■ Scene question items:
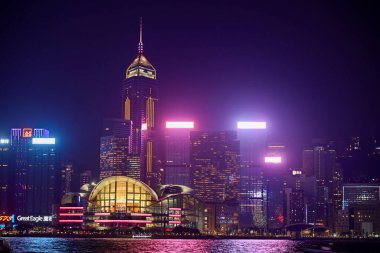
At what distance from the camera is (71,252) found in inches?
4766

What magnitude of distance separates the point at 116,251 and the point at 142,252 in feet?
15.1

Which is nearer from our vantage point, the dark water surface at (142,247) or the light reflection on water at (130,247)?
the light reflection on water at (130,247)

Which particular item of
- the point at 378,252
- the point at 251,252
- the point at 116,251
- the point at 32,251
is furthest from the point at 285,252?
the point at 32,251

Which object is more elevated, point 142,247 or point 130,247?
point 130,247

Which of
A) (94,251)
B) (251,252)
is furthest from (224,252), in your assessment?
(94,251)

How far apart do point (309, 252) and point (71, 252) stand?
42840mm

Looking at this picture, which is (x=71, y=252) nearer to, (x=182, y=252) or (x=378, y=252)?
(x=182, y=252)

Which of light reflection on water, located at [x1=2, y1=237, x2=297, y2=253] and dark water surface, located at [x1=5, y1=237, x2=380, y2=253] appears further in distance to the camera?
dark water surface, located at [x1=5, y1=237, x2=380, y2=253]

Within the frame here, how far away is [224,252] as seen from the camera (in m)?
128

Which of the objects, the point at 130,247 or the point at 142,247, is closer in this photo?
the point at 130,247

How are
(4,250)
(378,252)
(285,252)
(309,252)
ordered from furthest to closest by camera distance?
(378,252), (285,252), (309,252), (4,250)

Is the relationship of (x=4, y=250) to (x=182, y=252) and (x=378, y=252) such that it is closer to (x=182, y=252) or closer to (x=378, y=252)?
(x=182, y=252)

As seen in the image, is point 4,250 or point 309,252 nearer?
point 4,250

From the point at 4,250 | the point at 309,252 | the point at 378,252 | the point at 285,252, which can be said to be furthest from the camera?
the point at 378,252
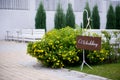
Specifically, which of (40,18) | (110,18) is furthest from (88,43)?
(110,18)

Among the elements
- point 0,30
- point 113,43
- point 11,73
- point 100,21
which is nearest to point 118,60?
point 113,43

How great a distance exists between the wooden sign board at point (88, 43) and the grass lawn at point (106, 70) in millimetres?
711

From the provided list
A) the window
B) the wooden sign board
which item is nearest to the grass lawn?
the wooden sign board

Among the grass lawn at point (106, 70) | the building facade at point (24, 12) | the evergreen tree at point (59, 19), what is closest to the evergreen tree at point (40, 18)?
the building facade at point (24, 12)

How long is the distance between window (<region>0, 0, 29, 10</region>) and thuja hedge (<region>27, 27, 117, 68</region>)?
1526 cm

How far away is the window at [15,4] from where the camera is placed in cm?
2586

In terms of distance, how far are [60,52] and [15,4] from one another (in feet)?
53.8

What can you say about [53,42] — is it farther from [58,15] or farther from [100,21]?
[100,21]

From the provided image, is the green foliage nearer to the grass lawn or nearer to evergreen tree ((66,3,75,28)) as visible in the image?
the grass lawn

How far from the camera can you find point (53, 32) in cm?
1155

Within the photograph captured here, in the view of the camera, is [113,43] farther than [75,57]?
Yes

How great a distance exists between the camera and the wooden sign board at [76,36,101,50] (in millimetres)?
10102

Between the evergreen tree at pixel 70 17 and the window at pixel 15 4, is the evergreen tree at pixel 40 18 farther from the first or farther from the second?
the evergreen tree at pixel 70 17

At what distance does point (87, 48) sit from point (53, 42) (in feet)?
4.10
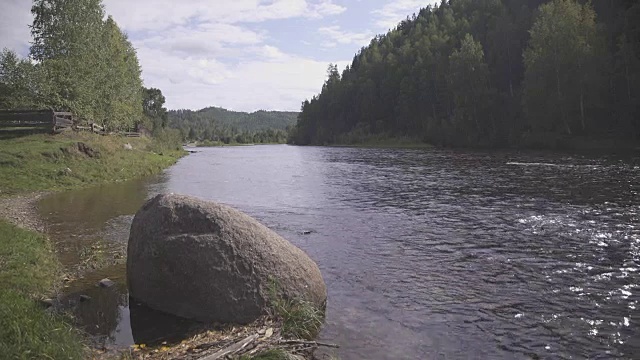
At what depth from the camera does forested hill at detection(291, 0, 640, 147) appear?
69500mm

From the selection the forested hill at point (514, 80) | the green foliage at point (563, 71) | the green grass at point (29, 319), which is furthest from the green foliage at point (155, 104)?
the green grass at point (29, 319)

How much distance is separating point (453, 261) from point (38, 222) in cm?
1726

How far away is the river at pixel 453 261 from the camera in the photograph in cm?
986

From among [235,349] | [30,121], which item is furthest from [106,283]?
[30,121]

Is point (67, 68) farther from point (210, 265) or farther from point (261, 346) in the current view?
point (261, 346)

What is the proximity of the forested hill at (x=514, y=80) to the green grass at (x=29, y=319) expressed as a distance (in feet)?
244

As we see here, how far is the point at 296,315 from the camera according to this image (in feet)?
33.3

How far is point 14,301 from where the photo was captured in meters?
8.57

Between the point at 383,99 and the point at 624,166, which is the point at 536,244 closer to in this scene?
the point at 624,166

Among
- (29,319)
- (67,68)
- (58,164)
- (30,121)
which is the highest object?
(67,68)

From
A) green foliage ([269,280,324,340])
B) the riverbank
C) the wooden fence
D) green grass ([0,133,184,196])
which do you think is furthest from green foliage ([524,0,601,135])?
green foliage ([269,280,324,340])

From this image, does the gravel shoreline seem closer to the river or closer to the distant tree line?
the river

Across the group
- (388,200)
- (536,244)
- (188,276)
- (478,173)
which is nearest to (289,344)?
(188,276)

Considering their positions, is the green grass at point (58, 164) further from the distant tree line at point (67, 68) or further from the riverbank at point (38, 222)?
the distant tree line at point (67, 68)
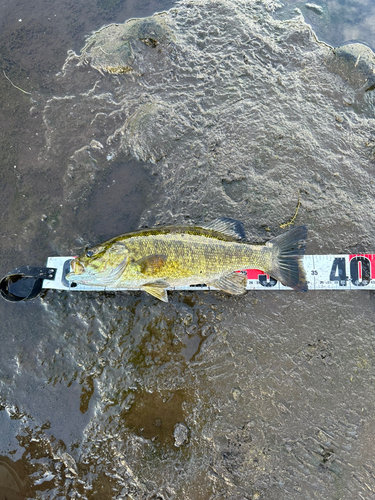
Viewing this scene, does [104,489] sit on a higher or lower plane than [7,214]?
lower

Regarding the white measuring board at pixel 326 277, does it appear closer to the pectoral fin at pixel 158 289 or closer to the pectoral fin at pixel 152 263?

■ GOAL: Could you set down every item above word for word, leaving the pictures out?

■ SOLVED PROBLEM:
At what distance from the camera is (71,252) found in inches?
4766

What magnitude of distance separates the point at 116,251 and the point at 142,252 in feet?
15.1

Which is nearer from our vantage point, the dark water surface at (142,247) or the light reflection on water at (130,247)?
the light reflection on water at (130,247)

Which particular item of
- the point at 378,252
- the point at 251,252
- the point at 116,251
- the point at 32,251
is furthest from the point at 285,252?
the point at 32,251

Which object is more elevated, point 142,247 or point 130,247?
point 130,247

Which of
A) (94,251)
B) (251,252)
is furthest from (224,252), in your assessment?
(94,251)

How far apart do point (309, 252) and point (71, 252) stand?
42840mm

Looking at this picture, which is (x=71, y=252) nearer to, (x=182, y=252) or (x=378, y=252)?
(x=182, y=252)

Which of light reflection on water, located at [x1=2, y1=237, x2=297, y2=253] and dark water surface, located at [x1=5, y1=237, x2=380, y2=253] appears further in distance to the camera?
dark water surface, located at [x1=5, y1=237, x2=380, y2=253]

Within the frame here, how far away is [224,252] as seen from the camera (in m)?
128

Which of the objects, the point at 130,247 or the point at 142,247, is closer in this photo?
the point at 130,247

How are
(4,250)
(378,252)
(285,252)
(309,252)
ordered from furthest to closest by camera distance?
(378,252), (285,252), (309,252), (4,250)

Is the relationship of (x=4, y=250) to (x=182, y=252) and (x=378, y=252) such that it is closer to (x=182, y=252) or closer to (x=378, y=252)?
(x=182, y=252)

As seen in the image, is point 4,250 or point 309,252 nearer?
point 4,250

From the point at 4,250 | the point at 309,252 | the point at 378,252 | the point at 285,252, which can be said to be furthest from the camera?
the point at 378,252
Specifically, which of (40,18) | (110,18) is furthest from (88,43)?
(110,18)

Among the elements
- point 0,30
- point 113,43
- point 11,73
- point 100,21
which is nearest to point 118,60?
point 113,43

How great a distance exists between the wooden sign board at point (88, 43) and the grass lawn at point (106, 70) in millimetres?
711

From the provided list
A) the window
B) the wooden sign board
which item is nearest to the grass lawn?
the wooden sign board

Among the grass lawn at point (106, 70) | the building facade at point (24, 12) | the evergreen tree at point (59, 19), what is closest to the evergreen tree at point (40, 18)?
the building facade at point (24, 12)

How long is the distance between window (<region>0, 0, 29, 10</region>) and thuja hedge (<region>27, 27, 117, 68</region>)?
1526 cm

How far away is the window at [15,4] from where the camera is placed in cm?
2586

In terms of distance, how far are [60,52] and [15,4] from one another (in feet)?
53.8

What can you say about [53,42] — is it farther from [58,15] or farther from [100,21]?
[100,21]

From the provided image, is the green foliage nearer to the grass lawn or nearer to evergreen tree ((66,3,75,28)) as visible in the image?
the grass lawn

How far from the camera can you find point (53, 32) in cm?
1155

Within the photograph captured here, in the view of the camera, is [113,43] farther than [75,57]?
Yes

How great a distance exists between the camera and the wooden sign board at [76,36,101,50] (in millimetres)?
10102

Between the evergreen tree at pixel 70 17 and the window at pixel 15 4, is the evergreen tree at pixel 40 18 farther from the first or farther from the second?
the evergreen tree at pixel 70 17

At what distance does point (87, 48) sit from point (53, 42) (in feet)?
4.10
At what depth from the camera does forested hill at detection(291, 0, 640, 147) appear?
69500mm

From the selection the forested hill at point (514, 80) | the green foliage at point (563, 71) | the green grass at point (29, 319), which is furthest from the green foliage at point (155, 104)?
the green grass at point (29, 319)

How much distance is separating point (453, 261) from point (38, 222) in cm?
1726

How far away is the river at pixel 453 261 from the camera in the photograph in cm?
986

From among [235,349] | [30,121], which item is furthest from [106,283]?
[30,121]

Is point (67, 68) farther from point (210, 265) or farther from point (261, 346) in the current view?
point (261, 346)

What is the proximity of the forested hill at (x=514, y=80) to the green grass at (x=29, y=319) expressed as a distance (in feet)?
244

As we see here, how far is the point at 296,315 from the camera according to this image (in feet)?
33.3

How far is point 14,301 from where the photo was captured in meters?
8.57

Between the point at 383,99 and the point at 624,166, which is the point at 536,244 closer to in this scene?
the point at 624,166

Among
- (29,319)
- (67,68)
- (58,164)
- (30,121)
which is the highest object?
(67,68)

From
A) green foliage ([269,280,324,340])
B) the riverbank
C) the wooden fence
D) green grass ([0,133,184,196])
which do you think is furthest from green foliage ([524,0,601,135])?
green foliage ([269,280,324,340])

From this image, does the gravel shoreline seem closer to the river or closer to the distant tree line?
the river

Across the group
- (388,200)
- (536,244)
- (188,276)
- (478,173)
which is nearest to (289,344)?
(188,276)

Considering their positions, is the green grass at point (58, 164) further from the distant tree line at point (67, 68) or further from the riverbank at point (38, 222)?
the distant tree line at point (67, 68)
Viewing this scene, does [104,489] sit on a higher or lower plane than [7,214]?
lower

Regarding the white measuring board at pixel 326 277, does it appear closer to the pectoral fin at pixel 158 289 or closer to the pectoral fin at pixel 152 263?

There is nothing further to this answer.